His pairing options are equally inspired by the ever-changing, 1,800-plus wine list with more than 50 by-the-glass offerings, including more than 10 dessert wines. “Right now we have an amazing 1994 Coteaux du Layon, a 1969 Madeira, and a Clairette de Die, which is a super-versatile sparkling dessert wine from the Rhône Valley,” says Bailey, who also likes to pair desserts with sherry (from bone-dry manzanilla to textured oloroso).

He’s also a big fan of dessert wine varietals made from Loire Valley grapes, which are typically higher in acid due to the region’s cooler climate.

“When you’re talking about dessert wines, you have higher residual sugar or sweetness in the wine, which gives it a syrupy or naturally textured element,” Bailey notes. “If you have a grape varietal that’s low in acid, it kind of tastes like cough syrup or a purée. But a dessert wine made from a grape varietal that’s high in acid has balance. It has richness and sweetness, but the acid cleanses your palate so you’re not sipping on syrup. To me, those low-acid dessert wines are dessert in themselves. If I want a glass of port or Pedro Ximénez, I sip it on its own and skip dessert,” he says.

Not to say that traditionally sweet, lower-acid dessert wines can’t still work with desserts. Bailey loves muscat du Cap Corse from Corsica for what he calls its pristine hints of guava blossoms.

“And the alcohol isn’t exceptionally high, so you’re not going to fall out of your seat, but at the same time it adds a bit more texture and weight,” he adds, having served it with the restaurant’s milk and honey dessert, a combo of honey brittle, oat shortbread, milk ice cream, and dehydrated milk foam.

The dessert was tweaked slightly for the L.A. menu, and he pairs it with that Coteaux du Layon, a late-harvest chenin blanc. “I love this pairing because the wine and dessert share this beautiful, high-tone honey note and toasted graham cracker essence,” Bailey says. “And the texture of the wine isn’t cloying, so it doesn’t overpower the dish.”

Citrus forward

While an oat, milk, and shortbread dessert presents more of a neutral canvas for pairing, citrus can add complexity. At The Salty Tart in Minneapolis, Michelle Gayer makes a blood orange tart she prefers to pair with a crisp, bright brut rosé.

“I’d never pair a sweet wine with dessert,” she says. “Sugar on sugar kills your palate, and my food philosophy has always been to leave them coming back for more.

“Bright, clean things go with dessert,” she continues, as she talks about how much she likes how the dry and bubbly brut cuts through the orange flower water-kissed pastry cream and buttery tart shell, while still allowing the blood orange segments on top to shine. “There has to be that balance between sweet and not drinking something sweet with it.”

For this pairing, Bailey suggests a wine that doesn’t just cut through the richness of the tart but complements the entire dessert, like a vin doux naturel (a fortified dessert wine) from northern Corsica.

“Antoine Arena has one small parcel of muscat blanc à petits grains that’s fortified with Corsican grappa,” he says. “This additional alcohol gives it a touch of weight and body while not overpowering the gorgeous floral aromatics. On the palate, the wine is all about candied citrus blossom, ginger spice, and pineapple daiquiri—a perfect complement to a blood orange tart.”

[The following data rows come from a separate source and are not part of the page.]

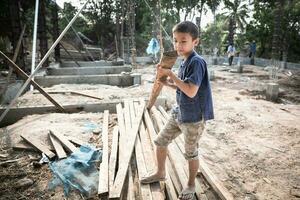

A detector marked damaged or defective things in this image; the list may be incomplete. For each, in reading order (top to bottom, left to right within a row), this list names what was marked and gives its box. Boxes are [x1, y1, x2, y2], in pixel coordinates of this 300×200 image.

broken wood piece [146, 50, 177, 109]
broken wood piece [20, 134, 55, 159]
broken wood piece [49, 131, 67, 159]
broken wood piece [48, 131, 77, 153]
broken wood piece [109, 100, 146, 198]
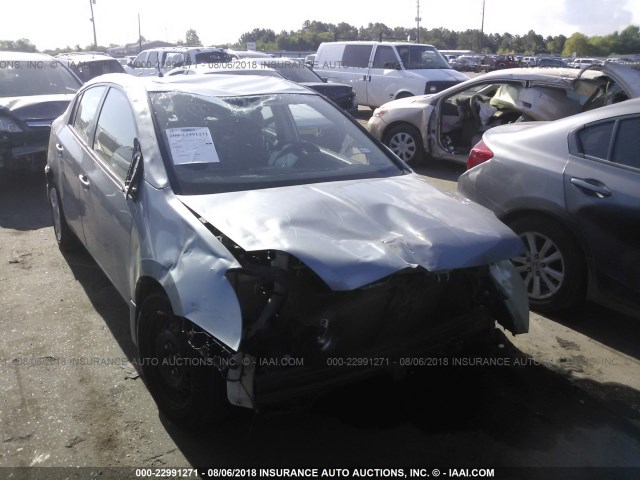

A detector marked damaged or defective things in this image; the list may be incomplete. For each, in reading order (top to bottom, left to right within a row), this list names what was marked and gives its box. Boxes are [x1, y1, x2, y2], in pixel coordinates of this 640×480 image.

crumpled hood [0, 94, 75, 123]
damaged silver sedan [43, 74, 524, 428]
crumpled hood [176, 174, 524, 290]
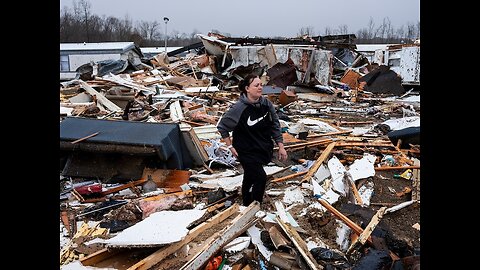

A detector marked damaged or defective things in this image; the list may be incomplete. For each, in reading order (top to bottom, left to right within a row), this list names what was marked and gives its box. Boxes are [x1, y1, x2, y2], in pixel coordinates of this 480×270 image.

splintered wood plank [302, 141, 336, 184]
shattered wood board [105, 209, 206, 247]
splintered wood plank [127, 205, 240, 270]
splintered wood plank [274, 217, 322, 270]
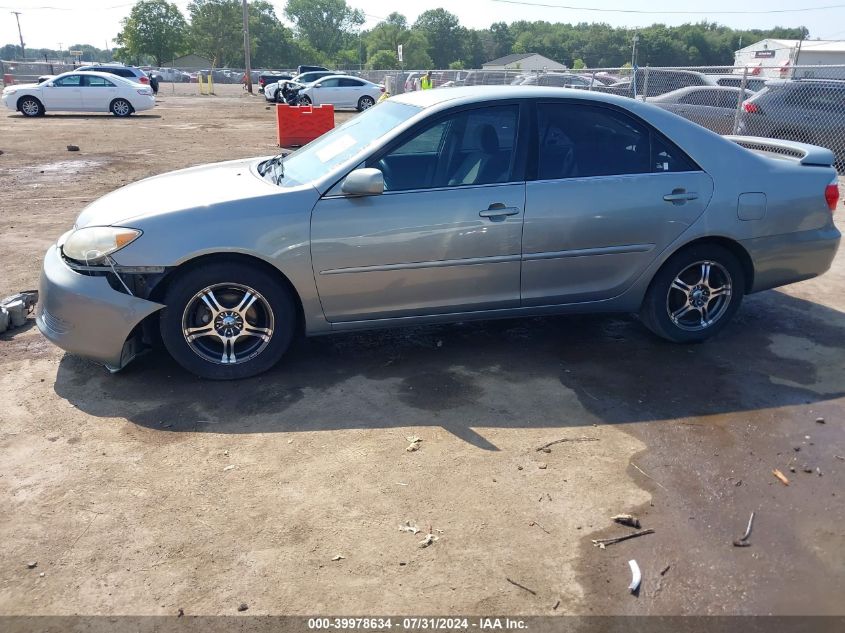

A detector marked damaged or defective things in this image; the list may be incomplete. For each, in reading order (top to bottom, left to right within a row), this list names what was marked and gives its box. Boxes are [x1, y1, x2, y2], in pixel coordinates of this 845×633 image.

While rot is generally a bad thing, grapes that are infected with botrytis, or noble rot, are prized in the dessert wine world. The sugar-concentrating fungus that affects grapes in humid regions (and near lakes or rivers) doesn’t destroy the crop, but enhances and changes the flavor profile of the grape to express notes of honey, oxidized lemon, citrus, and even gingersnap that lend well to dessert pairing.

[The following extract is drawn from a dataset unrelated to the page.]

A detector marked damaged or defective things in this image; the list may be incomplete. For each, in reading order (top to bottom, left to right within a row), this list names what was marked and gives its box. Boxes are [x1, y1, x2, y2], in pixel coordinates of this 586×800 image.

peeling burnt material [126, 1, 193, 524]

Dessert wines like Hungarian Tokaji aszú, Sauternes, and German rieslings made in the fashion of beerenauslese or trockenbeerenauslese are harvested when affected by noble rot, as well as the Coteaux du Layon, a sweet white wine from the Loire Valley.

“You have a little bit of depth and complexity given off by the botrytis, which kind of lends itself to working with things that pastry chefs might be experimenting with for dessert, like herbs or something a little more savory,” says Bailey. “It’s also an exceptional pairing for a cheese course.”